I remember feeling vulnerable as a child and blaming myself for what was happening.
Today is National Coming Out Day. To celebrate, I thought that I'd share my own coming-out story with all of you. Everyone's coming-out story is different. Mine is not necessarily representative of mainstream LGBTQ culture, but it’s a coming out story nevertheless. It is a difficult story for me to tell for many reasons – but it’s part of the healing process.
Until I met my husband, I didn't know what a healthy romantic relationship was like. I had spent the previous eight years in an unhealthy relationship with a woman old enough to be my mother.
She was an aunt I had admired as a child, and when I was a young teenager, she started to molest me. I didn't understand that it was wrong or how to stop it. A few years prior--when I was about eleven--I had been molested by a female neighbor and I had never gotten the courage to tell my parents about it. Nor had I told them about my previous experiences of being molested by men, all close family friends and relatives.
I remember feeling vulnerable as a child and blaming myself for what was happening. So, when I was fourteen and my aunt began her advances towards me, I felt just as vulnerable and helpless as I did at the age of 11. It would be years before I realized how unhealthy that relationship was.
From the beginning, I was honest with my husband about my past. He was gentle and understanding, and he never held it against me. When people talk about someone coming out of the closet after being married for years, they often talk about that person living a lie.
That's not how it was for me. I was happy with my husband. Fifteen years and two sons later, he was still a man I respected and admired.
Leaving my husband was one of the hardest things I've ever done. It was not a decision I took lightly.
I didn't want to hurt him or my boys. I wrestled with feelings of selfishness for a very long time. But I had fallen in love with someone who was not my husband and that changed things irrevocably. My husband could tell something was wrong and the last few months of our marriage were strained because of it, but it still took a lot of courage for me to choose to leave him.
For me, coming out was less about admitting that I could be as attracted to women as to men than it was about admitting, after fifteen years, that I was not in love with my husband. Nobody in my family had even been divorced: I was the first. Telling my siblings I would be leaving my husband felt like an admission of failure.
Telling my husband and my children was even worse.
The truth was startlingly simple. I was in love with a woman. If I had stayed married to my husband, after realizing my love for another woman, I’d be living a lie I wasn’t prepared to live.
I couldn't have been the wife my husband needed or deserved nor the nurturing mother my sons needed. I would have been teaching my sons values I didn't believe in.
By being honest under these difficult circumstances, I taught my sons that they did not, under any circumstances, have to do things they weren't comfortable with, irrespective of the authority figure in front of them.
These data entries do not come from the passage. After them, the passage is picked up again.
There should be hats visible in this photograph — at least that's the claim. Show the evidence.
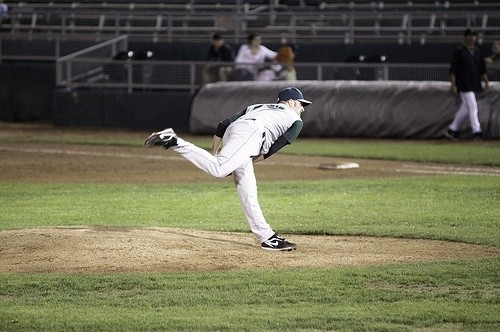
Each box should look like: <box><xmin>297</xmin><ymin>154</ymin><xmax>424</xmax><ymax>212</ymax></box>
<box><xmin>277</xmin><ymin>87</ymin><xmax>312</xmax><ymax>107</ymax></box>
<box><xmin>464</xmin><ymin>28</ymin><xmax>477</xmax><ymax>36</ymax></box>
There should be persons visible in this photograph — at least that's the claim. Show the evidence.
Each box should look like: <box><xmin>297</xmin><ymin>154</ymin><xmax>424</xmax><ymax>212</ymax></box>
<box><xmin>144</xmin><ymin>87</ymin><xmax>312</xmax><ymax>251</ymax></box>
<box><xmin>233</xmin><ymin>31</ymin><xmax>279</xmax><ymax>81</ymax></box>
<box><xmin>202</xmin><ymin>34</ymin><xmax>235</xmax><ymax>83</ymax></box>
<box><xmin>258</xmin><ymin>45</ymin><xmax>296</xmax><ymax>83</ymax></box>
<box><xmin>483</xmin><ymin>39</ymin><xmax>500</xmax><ymax>82</ymax></box>
<box><xmin>444</xmin><ymin>28</ymin><xmax>488</xmax><ymax>141</ymax></box>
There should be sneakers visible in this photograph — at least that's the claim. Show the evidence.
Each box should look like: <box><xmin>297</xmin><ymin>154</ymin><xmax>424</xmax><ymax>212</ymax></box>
<box><xmin>261</xmin><ymin>233</ymin><xmax>298</xmax><ymax>251</ymax></box>
<box><xmin>144</xmin><ymin>128</ymin><xmax>176</xmax><ymax>149</ymax></box>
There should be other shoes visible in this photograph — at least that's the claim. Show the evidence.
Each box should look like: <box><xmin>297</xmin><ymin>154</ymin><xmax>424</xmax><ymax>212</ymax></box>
<box><xmin>473</xmin><ymin>131</ymin><xmax>487</xmax><ymax>140</ymax></box>
<box><xmin>446</xmin><ymin>130</ymin><xmax>460</xmax><ymax>141</ymax></box>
I raised them to be critical thinkers and to challenge authority in a respectful way. It's a lesson in consent I wish I had received earlier in my own life.
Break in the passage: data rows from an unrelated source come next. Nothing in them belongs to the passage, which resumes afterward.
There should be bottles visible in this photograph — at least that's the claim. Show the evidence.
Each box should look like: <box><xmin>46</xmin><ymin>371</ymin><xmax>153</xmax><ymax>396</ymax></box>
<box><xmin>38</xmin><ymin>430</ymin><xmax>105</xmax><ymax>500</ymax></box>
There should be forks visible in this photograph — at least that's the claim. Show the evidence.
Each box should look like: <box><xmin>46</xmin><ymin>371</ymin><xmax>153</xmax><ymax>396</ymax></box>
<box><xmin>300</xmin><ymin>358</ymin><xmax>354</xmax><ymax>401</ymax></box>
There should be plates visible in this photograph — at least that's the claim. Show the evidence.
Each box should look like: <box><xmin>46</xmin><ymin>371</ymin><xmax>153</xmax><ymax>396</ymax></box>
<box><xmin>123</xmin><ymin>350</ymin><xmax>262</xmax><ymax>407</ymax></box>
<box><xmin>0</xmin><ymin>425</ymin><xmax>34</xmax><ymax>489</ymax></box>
Perhaps if I had, I would have been able to get the help I needed as a child to ward off sexual predators. Perhaps I would have been able to figure out for myself that it wasn't okay for someone seventeen years older than me to want a relationship with me when I was 14 years of age.
For me, coming out wasn't about saying "I'm a lesbian" or "I'm bisexual." Those definitions don't really apply to me. Instead, coming out for me was about saying, "I know myself, and I follow my heart." It took me a really long time to get here, but I am glad that I did. My sons have been living with me in my home for about five years now, and though it was a long journey, it’s one I do not regret.